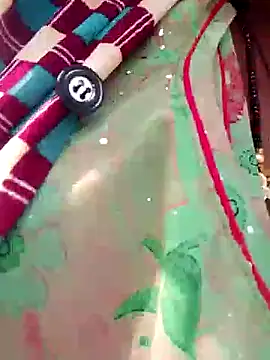 aunty sumy online show from 30, 11, 2025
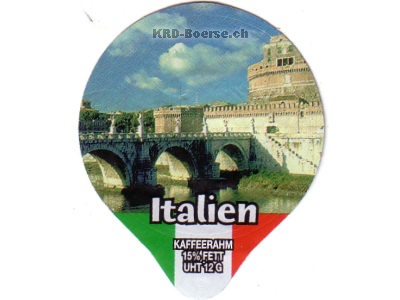 Serie 1.381 A "Italien", Gastro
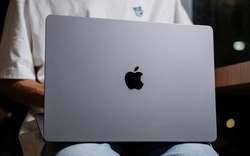 Chiếc MacBook đáng mua nhất lúc này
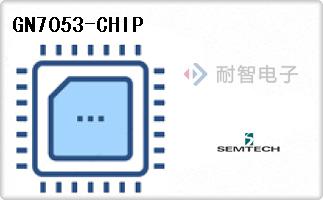 GN7053-CHIP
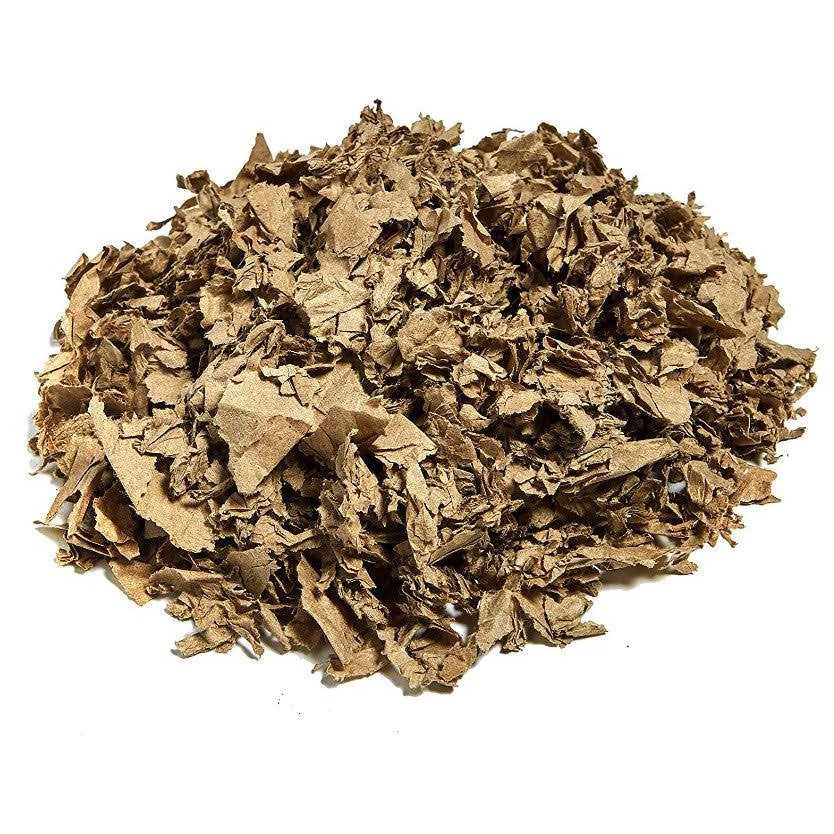 Clean & Cozy Natural Pet Supplies H243962
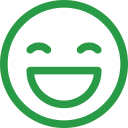 <strong>10,000+ Happy Clients</strong>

※

What the exercise asks: Copy the lines above character for character, keeping every line in its original order. Leave the pictures out of your answer.

Output:
 aunty sumy online show from 30, 11, 2025
 Serie 1.381 A "Italien", Gastro
 Chiếc MacBook đáng mua nhất lúc này
 GN7053-CHIP
 Clean & Cozy Natural Pet Supplies H243962
 <strong>10,000+ Happy Clients</strong>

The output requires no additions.